A panel of hematologists/oncologists remark on the transformations occurring in relapsed/refractory follicular lymphoma as newer, novel therapies continue to emerge.
Ian Flinn, MD, PhD: Andy, are there any other new CAR [chimeric antigen receptor] T-cell therapies that you’re excited about that might be applied to follicular lymphoma? We’re seeing a variety of second- and third-generation drugs that are coming through with improved adverse event profiles, perhaps even in vivo expansion of the cells. Any thoughts there?

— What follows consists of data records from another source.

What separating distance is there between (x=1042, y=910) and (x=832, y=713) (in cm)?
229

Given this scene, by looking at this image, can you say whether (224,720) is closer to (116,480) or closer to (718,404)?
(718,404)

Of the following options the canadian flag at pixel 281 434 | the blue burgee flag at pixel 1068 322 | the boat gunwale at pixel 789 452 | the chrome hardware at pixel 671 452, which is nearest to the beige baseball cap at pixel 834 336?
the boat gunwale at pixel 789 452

Andrew M. Evens, DO, MSc, FACP: I think you’re exactly right, and it’s all of the above. In terms of new therapies out there, there’s a third that’s hopefully going to come to market. It’s been slowed a little, at least in the diffuse large B-cell space, because of COVID-19 [coronavirus disease 2019] and inspection reasons. But yes, there are double engagers. There’s a CD19/CD20 drug being studied. There are natural killer [NK] cells—NK CAR T—at Loretta’s institution and many others that are being studied. It’s an exciting time to have all of these targeted therapies being explored. And then of course, maybe to wrap it up a little, how do you ultimately sequence or even combine these? Should we combine lenalidomide or other rational drugs to CAR T-cell therapy, whether during therapy or as maintenance therapy? So these are really exciting times, Ian, in follicular lymphoma, in terms of therapeutics.
Ian Flinn, MD, PhD: Great. I think that’s exactly right. Let’s go around the bend here and get your final thoughts on things that you’re excited about. Thank you, Andy, for leading off. Loretta, what excites you most? Any final thoughts here this afternoon?

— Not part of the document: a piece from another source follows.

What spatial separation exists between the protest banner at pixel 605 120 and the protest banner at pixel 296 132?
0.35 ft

Loretta J. Nastoupil, MD: I think each year it’s better news for patients. We have more and more treatments that are effective. We’re getting better at managing the toxicity profiles of these drugs. My expectation is the bispecific antibodies will be approved, and they’ll probably move into combination strategies. And so, this whole argument of CAR T versus bispecific therapy will probably be short-lived. But again, good news for patients.
Ian Flinn, MD, PhD: Absolutely. Krish, any thoughts?
Krish Patel, MD: I think follicular lymphoma is one of the most heterogeneous lymphomas we treat. Just like Loretta said, having many different tools that fit our many different kinds of patients is what is really exciting about this.
Ian Flinn, MD, PhD: And Caron, I’m going to leave you with the last word here.
Caron A. Jacobson, MD, MMSc: It’s hard to follow a lot of these forward-looking comments in the field. I echo everyone’s optimism. With each year we have 2 or 3 new fields of therapy that are transforming the landscape. We have all been concerned about patients in the third line and beyond, and now we’re concerned about patients in the fifth and sixth line. That’s progress.
Ian Flinn, MD, PhD: Perfect. Well, thank you again. And to our viewing audience, we hope you found this OncLive® Peer Exchange® discussion to be useful and informative.